• _Input for this task_:
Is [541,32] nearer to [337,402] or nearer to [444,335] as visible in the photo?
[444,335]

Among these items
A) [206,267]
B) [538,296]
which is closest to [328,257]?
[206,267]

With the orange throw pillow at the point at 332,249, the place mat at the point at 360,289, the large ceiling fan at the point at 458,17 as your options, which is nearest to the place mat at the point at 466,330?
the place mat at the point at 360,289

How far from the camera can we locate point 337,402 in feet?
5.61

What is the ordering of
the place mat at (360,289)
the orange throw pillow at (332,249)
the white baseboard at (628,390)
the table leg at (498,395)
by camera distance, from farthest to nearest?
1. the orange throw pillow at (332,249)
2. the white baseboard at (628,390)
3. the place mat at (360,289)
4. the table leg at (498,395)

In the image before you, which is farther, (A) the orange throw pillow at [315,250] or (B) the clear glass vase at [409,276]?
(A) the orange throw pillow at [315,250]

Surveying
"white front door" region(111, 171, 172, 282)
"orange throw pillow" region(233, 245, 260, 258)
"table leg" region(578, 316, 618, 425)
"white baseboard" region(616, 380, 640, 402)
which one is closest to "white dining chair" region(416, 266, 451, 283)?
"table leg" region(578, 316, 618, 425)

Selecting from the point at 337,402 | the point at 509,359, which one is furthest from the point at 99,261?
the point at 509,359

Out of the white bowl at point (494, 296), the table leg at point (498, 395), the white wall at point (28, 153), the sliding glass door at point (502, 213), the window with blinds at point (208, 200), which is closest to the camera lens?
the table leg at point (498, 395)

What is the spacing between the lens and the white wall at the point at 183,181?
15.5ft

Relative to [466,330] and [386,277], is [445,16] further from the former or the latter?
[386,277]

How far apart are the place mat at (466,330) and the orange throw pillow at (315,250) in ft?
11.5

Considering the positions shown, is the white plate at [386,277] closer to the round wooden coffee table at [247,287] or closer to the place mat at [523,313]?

• _Stated problem_:
Copy every one of the records above word for word, keeping each line and its punctuation unchanged.

• _Reply_:
Is [541,32] nearer to [337,402] or nearer to [444,335] as visible in the photo?
[444,335]

Among these items
A) [206,267]
B) [538,296]
which is closest to [328,257]?
[206,267]

With the orange throw pillow at the point at 332,249, the place mat at the point at 360,289, the large ceiling fan at the point at 458,17 as your options, which is nearest to the place mat at the point at 466,330?
the place mat at the point at 360,289

How far from the camera can we locate point 337,402 in feet?
5.61

What is the ordering of
the place mat at (360,289)
the orange throw pillow at (332,249)
the white baseboard at (628,390)
the table leg at (498,395)
by camera distance, from farthest to nearest?
1. the orange throw pillow at (332,249)
2. the white baseboard at (628,390)
3. the place mat at (360,289)
4. the table leg at (498,395)

In the image before you, which is farther, (A) the orange throw pillow at [315,250] or (B) the clear glass vase at [409,276]?
(A) the orange throw pillow at [315,250]

Surveying
"white front door" region(111, 171, 172, 282)
"orange throw pillow" region(233, 245, 260, 258)
"table leg" region(578, 316, 618, 425)
"white baseboard" region(616, 380, 640, 402)
which one is closest to "white dining chair" region(416, 266, 451, 283)?
"table leg" region(578, 316, 618, 425)

Selecting from the point at 337,402 | the point at 509,359, which one is furthest from the point at 99,261?
the point at 509,359

Out of the white bowl at point (494, 296), the table leg at point (498, 395), the white wall at point (28, 153), the sliding glass door at point (502, 213), the window with blinds at point (208, 200), which is closest to the camera lens?
the table leg at point (498, 395)

What is the spacing between the lens and the white wall at the point at 183,181?
15.5ft

Relative to [466,330] and [386,277], is [445,16] further from the former or the latter?
[386,277]

How far apart are the place mat at (466,330) and the orange throw pillow at (315,250) in ft?
11.5

Considering the positions shown, is the white plate at [386,277] closer to the round wooden coffee table at [247,287] or closer to the place mat at [523,313]?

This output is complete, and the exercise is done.